Les motifs du licenciement exposés dans la lettre du 24 juillet 2017, ci-dessus reproduite, tiennent de l'insuffisance de résultats (objectifs non atteints) et de l'insuffisance professionnelle (manque de prospection, attitude non commerciale envers les clients).
Celles-ci sont de nature à constituer un cause réelle et sérieuse de licenciement si elles reposent sur des éléments objectifs, précis et vérifiables ne relevant pas d'une appréciation purement subjective de l'employeur, les objectifs fixés devant, en outre, être raisonnables et réalistes.

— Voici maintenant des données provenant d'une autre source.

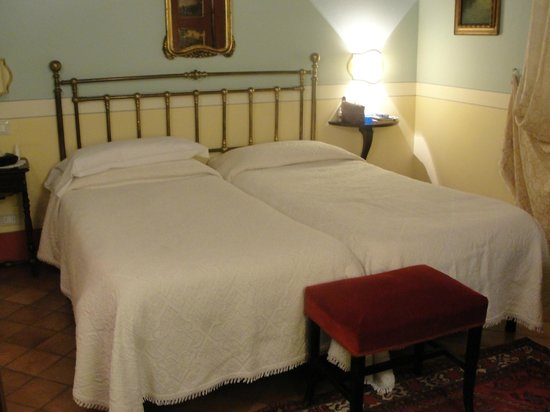 ‪‪Albergo Il Rondo‬: Standard room - twin beds‬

M. [K] conteste le caractère réel et sérieux de son licenciement en ce qu'il ne lui a été assigné aucun objectif à la suite de son changement de fonction au 1er juillet 2016, en l'absence d'avenant signé lui en définissant pour l'année 2017, que ceux dont se prévaut l'employeur étaient irréalisables et que les plaintes de clients sont infondées, arguments que rejette l'employeur.
Il sera constaté, à l'examen des pièces produites, qu'un avenant au contrat de travail fixant à M. [K] des objectifs pour l'année 2017 lui a été adressé, ainsi qu'il le reconnaît (page 8 de ses écritures), par la société Itslearning France (sa pièce 5) mais ce document n'est pas signé par les parties.

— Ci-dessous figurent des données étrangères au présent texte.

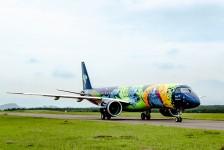 Azul apresenta a aeronave mais colorida da América Latina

L'employeur pouvant néanmoins fixer unilatéralement des objectifs au salarié, l'avenant non signé doit être tenu pour une assignation de résultats à atteindre pour l'année 2017, soit selon le document 50 325 euros pour le premier trimestre, 71 675 euros pour le deuxième trimestre, 45 750 euros pour le troisième trimestre et 47 275 euros pour le quatrième trimestre (total sur l'année 215 025 euros dont 122 000 euros sur le premier semestre ).
Il résulte d'un document de répartition (pièce 14 de l'employeur) que M. [K] et le salarié M. [H] se partageaient un marché sans concurrence significative de 4 475 établissements scolaires en vue de vendre l'application informatique ENT.
Aucun élément produit ne permet de retenir que le secteur de l'un était plus difficile ou moins favorable commercialement que l'autre.
Les tableaux de comparaison produits (pièces 17 à 20 de l'intimée) dont l'exactitude n'est pas discutée, révèlent que si M. [H], sur la période de janvier à juillet 2017, n'a manifestement pas personnellement atteint un objectif de 122 000 euros, il a néanmoins:
- obtenu un résultat global de plus du double de celui de M. [K] (73 644 euros pour 31 693 euros)
- effectué un nombre d'actions commerciales enregistrées sans commune mesure avec celles de M. [K] (1 478 pour 96)
- passé le double d'appels téléphoniques que l'appelant (moyenne quotidienne de 8,3 pour 4,1)
Si les correspondances de clients dont se prévaut la société Itslearning France, notamment celles du Diocèse de la Haute-Loire (ses pièces 4) n'objectivent pas suffisamment aux yeux de la cour, compte tenu de leur imprécision et de leur insuffisante garantie d'impartialité s'agissant d'un partenaire commercial, le grief tenant à l'attitude insuffisamment commerciale de M. [K], les éléments de comparaison susvisés, retenus comme pertinents, établissement, en revanche, de façon objective et crédible l'insuffisance de son travail commercial reprochée par la lettre de licenciement.
La décision prud'homale sera ainsi confirmée en ce qu'elle a dit le licenciement justifié et rejeté toutes les demandes de M. [K] sur ce point.
3) Sur les autres demandes
L'équité n'exige pas de faire application de l'article 700 du code de procédure civile.
Les entiers dépens seront laissés à la charge de M. [K] qui succombe à l'instance
PAR CES MOTIFS
La cour :
Confirme le jugement du conseil de prud'hommes du 23 janvier 2020 en toutes ses dispositions et y ajoutant :
Dit n'y avoir lieu à application de l'article 700 du code de procédure civile en cause d'appel ;
Condamne M. [K] aux dépens de première instance et d'appel.